編集:片山茂裕 河盛隆造 景山茂 西尾善彦 西村理明 綿田裕孝
2018年1月現在,1144報収載!
全トライアルリスト
[HOMEに戻る]
Shafi T, Appel LJ, Miller ER, Klag MJ, Parekh RS: Changes in serum potassium mediate thiazide-induced diabetes. Hypertension 2008; 52: 1022-1029. [PubMed]

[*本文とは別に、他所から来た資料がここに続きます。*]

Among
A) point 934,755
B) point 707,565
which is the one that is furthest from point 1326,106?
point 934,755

SHEP試験のサブ解析で,サイアザイド系利尿薬が糖尿病新規発症に及ぼす影響を検討した報告。ベースラインに糖尿病を認めなかった収縮期高血圧患者からの糖尿病新規発症は,サイアザイド系利尿薬投与群で266例,プラセボ群で193例で,このうち42%が1年以内に糖尿病を発症していた。1年次までの利尿薬群とプラセボ群の糖尿病発症率は6.1 vs 3.0件/100人・年と,利尿薬群でのハザードリスクは2.07倍の高率となった。さらに,血清カリウム濃度が0.5 mEq/L減少すると,糖尿病新規発症リスクが42%増加した。これらの結果から,高血圧患者,とくにメタボリックシンドロームの高血圧患者に利尿薬を投与する際には,投与開始後1年間は糖尿病発症や血清カリウム濃度に注意を払うべきである。また,利尿薬開始後に低カリウム血症をきたした場合にはカリウム製剤を同時に投与すべきである。【片山茂裕

●目的 高血圧患者において,サイアザイド誘導の血清カリウム値の変化がサイアザイド系利尿薬の糖尿病発症に対する効果を仲介するか否かを検討した。SHEPのサブ解析。

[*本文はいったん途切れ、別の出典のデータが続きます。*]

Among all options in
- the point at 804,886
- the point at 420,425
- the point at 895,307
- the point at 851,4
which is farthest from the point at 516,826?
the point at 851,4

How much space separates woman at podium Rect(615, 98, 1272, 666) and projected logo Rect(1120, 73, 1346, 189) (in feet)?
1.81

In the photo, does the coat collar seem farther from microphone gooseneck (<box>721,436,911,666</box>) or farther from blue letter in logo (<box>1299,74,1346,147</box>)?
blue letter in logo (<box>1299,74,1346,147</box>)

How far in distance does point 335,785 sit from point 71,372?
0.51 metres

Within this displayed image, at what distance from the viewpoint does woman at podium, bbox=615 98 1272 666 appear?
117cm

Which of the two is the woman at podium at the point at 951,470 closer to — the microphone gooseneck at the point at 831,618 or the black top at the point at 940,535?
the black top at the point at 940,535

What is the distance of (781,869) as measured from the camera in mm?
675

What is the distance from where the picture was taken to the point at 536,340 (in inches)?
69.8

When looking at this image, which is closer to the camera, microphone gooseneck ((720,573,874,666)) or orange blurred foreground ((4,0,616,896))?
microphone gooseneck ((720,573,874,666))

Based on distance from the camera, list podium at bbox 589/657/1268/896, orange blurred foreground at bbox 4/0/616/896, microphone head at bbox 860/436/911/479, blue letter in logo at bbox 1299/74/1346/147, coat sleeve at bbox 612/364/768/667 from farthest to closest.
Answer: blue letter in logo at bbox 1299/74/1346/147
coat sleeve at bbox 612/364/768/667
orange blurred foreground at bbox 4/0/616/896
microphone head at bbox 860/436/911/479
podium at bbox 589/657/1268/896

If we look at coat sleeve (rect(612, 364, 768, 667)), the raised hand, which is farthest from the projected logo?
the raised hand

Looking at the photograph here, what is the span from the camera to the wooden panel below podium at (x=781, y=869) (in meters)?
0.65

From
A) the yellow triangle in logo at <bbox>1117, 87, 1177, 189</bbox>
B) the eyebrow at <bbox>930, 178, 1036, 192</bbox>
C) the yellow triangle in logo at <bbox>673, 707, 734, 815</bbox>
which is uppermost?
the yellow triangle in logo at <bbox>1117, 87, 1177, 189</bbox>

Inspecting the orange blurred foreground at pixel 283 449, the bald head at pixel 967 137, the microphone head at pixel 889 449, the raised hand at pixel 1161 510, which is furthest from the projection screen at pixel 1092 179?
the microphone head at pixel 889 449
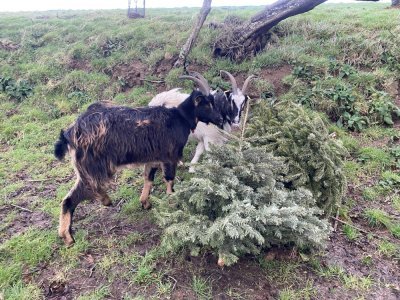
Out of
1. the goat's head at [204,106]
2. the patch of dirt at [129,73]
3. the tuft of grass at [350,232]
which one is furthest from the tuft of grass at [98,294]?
the patch of dirt at [129,73]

●デザイン 無作為,二重盲検,プラセボ対照,多施設。
●試験期間 登録期間は1985~1988年。1991年追跡終了。追跡期間は4.4年(中央値)。
●対象患者 3790例:SHEP試験の参加者(≧60歳の孤立性収縮期高血圧[SBP>160mmHgかつDBP<90mmHg]患者4736例)のうち,ベースラインに糖尿病を認めず,追跡期間の血糖値および血清カリウム値のデータが得られた例。
●方法 SHEP試験では実薬群,プラセボ群にランダム化。実薬群では,利尿薬chlorthalidone 12.5mg/日から開始し,8週後にSBPの降圧目標(SBP 160~179mmHgの場合は20mmHgの低下,SBP>180mmHgの場合は<160mmHg)を達成できない場合は倍増。さらに16週後に降圧目標を達成できない場合は,β遮断薬atenololまたは末梢性交感神経抑制薬reserpineを併用。

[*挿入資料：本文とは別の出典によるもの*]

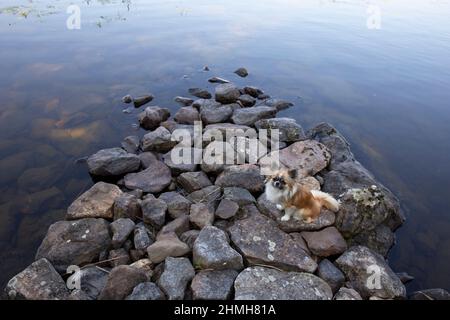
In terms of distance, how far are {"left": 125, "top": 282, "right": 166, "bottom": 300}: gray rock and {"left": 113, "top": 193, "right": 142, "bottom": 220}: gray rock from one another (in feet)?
6.39

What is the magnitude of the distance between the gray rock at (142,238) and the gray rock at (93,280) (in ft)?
2.38

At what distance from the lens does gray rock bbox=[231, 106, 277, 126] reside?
34.9 feet

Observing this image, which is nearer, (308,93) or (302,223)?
(302,223)

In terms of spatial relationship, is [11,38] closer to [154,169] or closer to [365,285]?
[154,169]

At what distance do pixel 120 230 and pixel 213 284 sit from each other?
7.15 ft

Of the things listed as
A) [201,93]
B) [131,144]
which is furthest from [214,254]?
[201,93]

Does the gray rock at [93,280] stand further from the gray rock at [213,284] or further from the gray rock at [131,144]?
the gray rock at [131,144]

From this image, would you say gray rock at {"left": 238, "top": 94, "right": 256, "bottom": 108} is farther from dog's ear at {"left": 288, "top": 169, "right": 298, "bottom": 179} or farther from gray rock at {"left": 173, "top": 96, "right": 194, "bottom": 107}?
dog's ear at {"left": 288, "top": 169, "right": 298, "bottom": 179}

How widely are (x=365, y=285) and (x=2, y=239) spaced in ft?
23.5

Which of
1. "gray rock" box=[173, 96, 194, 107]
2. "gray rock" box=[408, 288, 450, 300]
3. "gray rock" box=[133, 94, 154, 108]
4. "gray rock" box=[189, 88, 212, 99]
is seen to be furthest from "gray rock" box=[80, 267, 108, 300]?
"gray rock" box=[189, 88, 212, 99]

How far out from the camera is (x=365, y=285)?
18.8 feet

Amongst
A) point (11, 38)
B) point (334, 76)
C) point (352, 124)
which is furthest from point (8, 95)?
point (334, 76)

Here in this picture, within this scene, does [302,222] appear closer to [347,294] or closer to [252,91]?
[347,294]

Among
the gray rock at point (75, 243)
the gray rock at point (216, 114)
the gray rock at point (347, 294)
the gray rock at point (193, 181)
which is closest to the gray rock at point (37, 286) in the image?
the gray rock at point (75, 243)
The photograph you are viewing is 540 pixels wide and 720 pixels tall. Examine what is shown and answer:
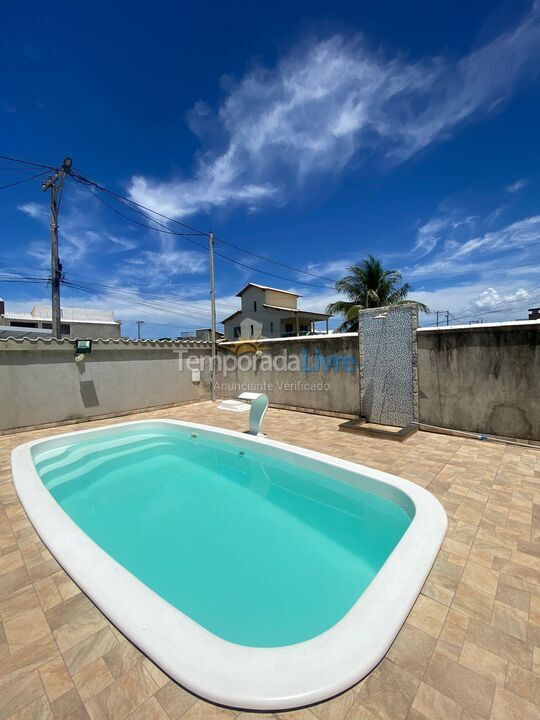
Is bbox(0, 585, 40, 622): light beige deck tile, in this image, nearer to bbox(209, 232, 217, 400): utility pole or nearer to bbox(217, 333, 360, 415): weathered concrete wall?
bbox(217, 333, 360, 415): weathered concrete wall

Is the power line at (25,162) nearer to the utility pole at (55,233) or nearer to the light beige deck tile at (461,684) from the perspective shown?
the utility pole at (55,233)

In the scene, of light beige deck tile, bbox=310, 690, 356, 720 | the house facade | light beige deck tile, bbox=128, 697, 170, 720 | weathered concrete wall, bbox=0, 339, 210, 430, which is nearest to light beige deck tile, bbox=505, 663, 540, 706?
light beige deck tile, bbox=310, 690, 356, 720

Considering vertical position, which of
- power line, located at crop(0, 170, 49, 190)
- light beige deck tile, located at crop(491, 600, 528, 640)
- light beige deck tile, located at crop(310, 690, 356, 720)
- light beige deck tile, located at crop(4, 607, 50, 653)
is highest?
power line, located at crop(0, 170, 49, 190)

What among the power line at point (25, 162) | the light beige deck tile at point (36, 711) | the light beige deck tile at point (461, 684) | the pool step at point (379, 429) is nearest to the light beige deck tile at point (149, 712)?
the light beige deck tile at point (36, 711)

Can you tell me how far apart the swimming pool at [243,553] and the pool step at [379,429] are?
88.4 inches

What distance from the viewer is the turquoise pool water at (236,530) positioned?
2965 millimetres

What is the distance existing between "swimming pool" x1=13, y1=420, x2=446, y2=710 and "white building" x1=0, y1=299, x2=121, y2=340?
22.8 m

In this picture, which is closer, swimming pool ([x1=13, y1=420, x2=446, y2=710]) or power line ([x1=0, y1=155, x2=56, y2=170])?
swimming pool ([x1=13, y1=420, x2=446, y2=710])

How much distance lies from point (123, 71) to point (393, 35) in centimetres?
716

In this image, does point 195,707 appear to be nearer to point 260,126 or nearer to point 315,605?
point 315,605

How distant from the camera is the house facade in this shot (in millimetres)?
25766

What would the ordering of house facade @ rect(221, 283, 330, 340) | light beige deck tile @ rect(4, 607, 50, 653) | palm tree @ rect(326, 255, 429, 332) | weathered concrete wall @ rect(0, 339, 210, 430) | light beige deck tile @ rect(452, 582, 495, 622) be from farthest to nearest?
house facade @ rect(221, 283, 330, 340), palm tree @ rect(326, 255, 429, 332), weathered concrete wall @ rect(0, 339, 210, 430), light beige deck tile @ rect(452, 582, 495, 622), light beige deck tile @ rect(4, 607, 50, 653)

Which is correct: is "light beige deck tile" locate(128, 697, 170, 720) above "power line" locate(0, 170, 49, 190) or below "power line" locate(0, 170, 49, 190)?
below

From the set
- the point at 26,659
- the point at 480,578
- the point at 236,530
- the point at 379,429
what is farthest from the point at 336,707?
the point at 379,429
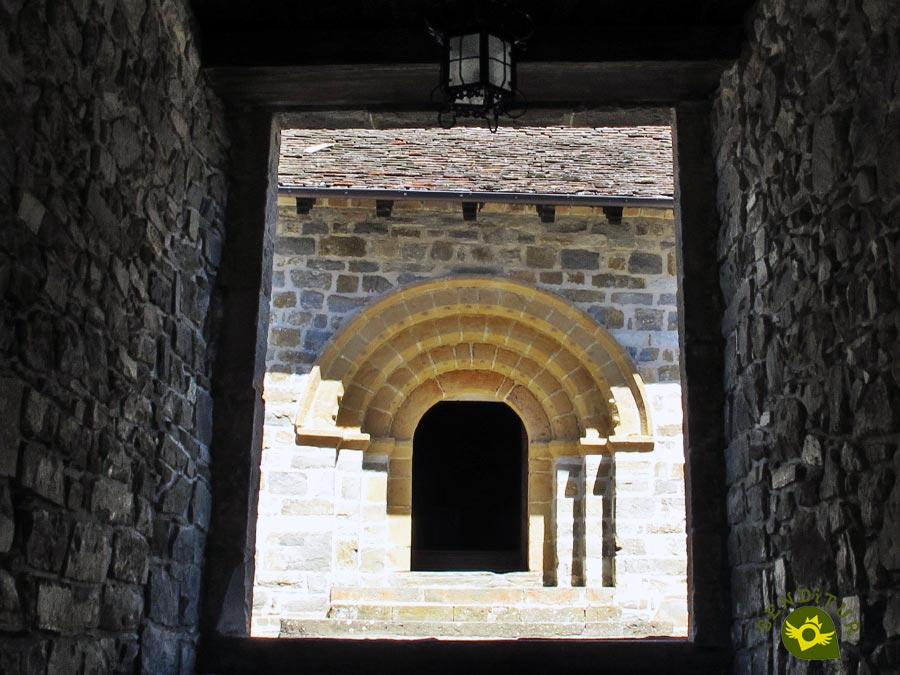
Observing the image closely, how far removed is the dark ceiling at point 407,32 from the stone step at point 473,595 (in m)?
4.90

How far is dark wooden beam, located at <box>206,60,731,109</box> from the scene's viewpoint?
15.7ft

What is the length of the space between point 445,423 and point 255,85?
8.28 meters

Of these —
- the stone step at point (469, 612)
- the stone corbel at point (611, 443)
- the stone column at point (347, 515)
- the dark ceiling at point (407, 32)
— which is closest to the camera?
the dark ceiling at point (407, 32)

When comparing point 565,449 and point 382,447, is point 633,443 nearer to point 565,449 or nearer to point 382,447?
point 565,449

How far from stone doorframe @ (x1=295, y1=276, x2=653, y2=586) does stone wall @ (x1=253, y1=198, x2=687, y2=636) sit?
0.05 metres

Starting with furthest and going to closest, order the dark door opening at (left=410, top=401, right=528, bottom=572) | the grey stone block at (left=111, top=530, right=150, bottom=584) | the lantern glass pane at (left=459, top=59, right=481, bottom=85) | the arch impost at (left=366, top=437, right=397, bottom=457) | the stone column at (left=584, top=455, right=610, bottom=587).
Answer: the dark door opening at (left=410, top=401, right=528, bottom=572) < the arch impost at (left=366, top=437, right=397, bottom=457) < the stone column at (left=584, top=455, right=610, bottom=587) < the lantern glass pane at (left=459, top=59, right=481, bottom=85) < the grey stone block at (left=111, top=530, right=150, bottom=584)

本解析では糖尿病の発症を追跡(抗糖尿病薬治療,空腹時血糖値≧126mg/dL,随時血糖値≧200mg/dL,診療記録に記載された糖尿病)。解析対象例は実薬群1928例,プラセボ群1862例。
●結果 追跡期間の糖尿病発症は459例(実薬群266例,プラセボ群193例)で,そのうち191例(41.6%:それぞれ129例,62例)が1年目に発生していた(1年目の発症率:6.1 vs 3.0件/100人・年,p<0.001)。
年齢,性別,人種,BMI,SBP,DBP,血清クレアチニン,空腹時血糖を補正した実薬群の1年目の糖尿病リスクのハザード比(HR)は2.07(95%CI 1.50-2.83,p<0.001),さらに血清カリウムの変化を補正すると1.54(95%CI 1.09-2.17,p=0.01)で,仲介効果は40.7%(95%CI 34.3-49.3)であった。
血清カリウム値の0.5mEq/Lごとの低下に伴う糖尿病リスクのHRは1.45(95%CI 1.24-1.70,p<0.001)であった。
1年目以降は,実薬群の糖尿病リスク上昇は認められなかった。
●結論 サイアザイド系利尿薬治療に伴う糖尿病発症は,治療開始早期に認められ,血清カリウム値の変化により仲介されていた。